The world’s oldest blogger, Australian Olive Riley, continues to attract huge international attention almost two weeks after her death.
In the days after her death on July 12, aged 108, her blog crashed because of the huge volume of traffic.
More than 200 messages of condolence had to be placed on a proxy blog by her friend Eric Shackle, 90, who still works as a freelance journalist. The proxy blog is here.
A woman from Iran says she found out about Olive from an Iranian newspaper. From Portugal came this note: “All bloggers from Portugal and Brazil already know her history.” Barbara in Paris said: “I salute this incredible lady”. Shaan Jadhav offered condolences from Pune in India. CNN ran an online obituary, as did countless international newspapers.
Olive’s writing has always attracted attention. On one day in January this year the blog had 350,000 visitors. To put that into context, that is more traffic than some newspaper sites.

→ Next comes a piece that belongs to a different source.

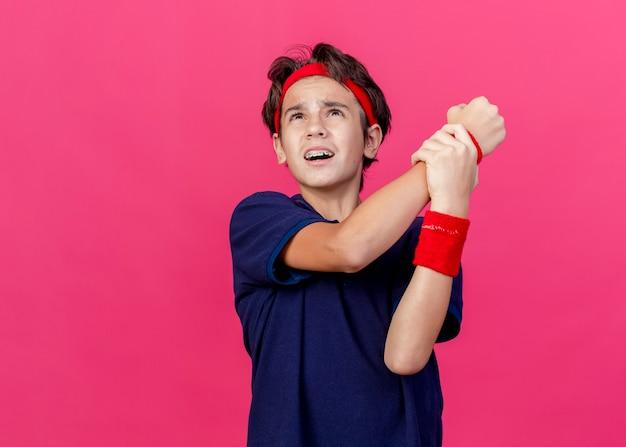 Bolący młody przystojny chłopak sportowy noszący opaskę i opaski na rękę z aparatami ortodontycznymi patrząc w górę trzymając nadgarstek odizolowany na szkarłatnej ścianie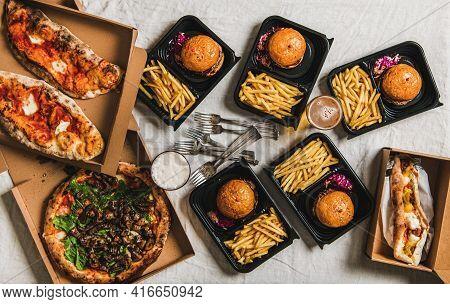 Lockdown Fast Food Dinner With Burgers, Beer, Pizza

Mike Rubbo said Olive had become a “media sensation” in the past year. She appeared in 93 YouTube videos, reminiscing about living through two world wars and raising three children alone while working as a cook and barmaid. In the days after her death the number of visits to the videos doubled to 20,000 a day.
In 2005 Rubbo was researching a documentary on why so many people lived to be 100. Rubbo, 69, is a former head of ABC documentaries who has won scores of awards.
He said he had met 30 other centenarians before he encountered Olive. None “came close to Olive” in terms of their enthusiasm for life, he said. Olive was born in Broken Hill in 1899.
Rubbo’s documentary, The Life of Riley, screened on ABC TV in 2006 and was repeated a year later. His moving eulogy to Olive can be read on her blog. “She was such a standout talent, so touching and funny and such a great story teller,” he said.
“If a woman who left school in 1914 can embrace the Internet in her 106th year, what is there you can’t do,” Rubbo asked rhetorically. “She made you think you could do anything, and I’m grateful for knowing her.”
Eric Shackle met Olive at her Woy Woy nursing home on the NSW central coast while visiting his wife. He said Olive had a fine memory and “an amazing zest for life”.
“Just two weeks ago, she recalled the words of a song that was popular before World War II, and sang the chorus with me.”
Olive Riley averaged about one post a week to her blog since early last year. In her final post, dated June 26, Olive wrote how she felt weak and “can’t shake off that bad cough”.
But she wrote of singing a “happy song, as I do every day” with a visitor to the nursing home. Before long, she said, several nurses sang along too. “It was quite a concert!
“Eric read a whole swag of email messages and comments from my Internet friends today, and I was so pleased to hear from you. Thank you, one and all.”
* Published in The Age July 2008 to mark the death of the world’s oldest blogger, July 2008.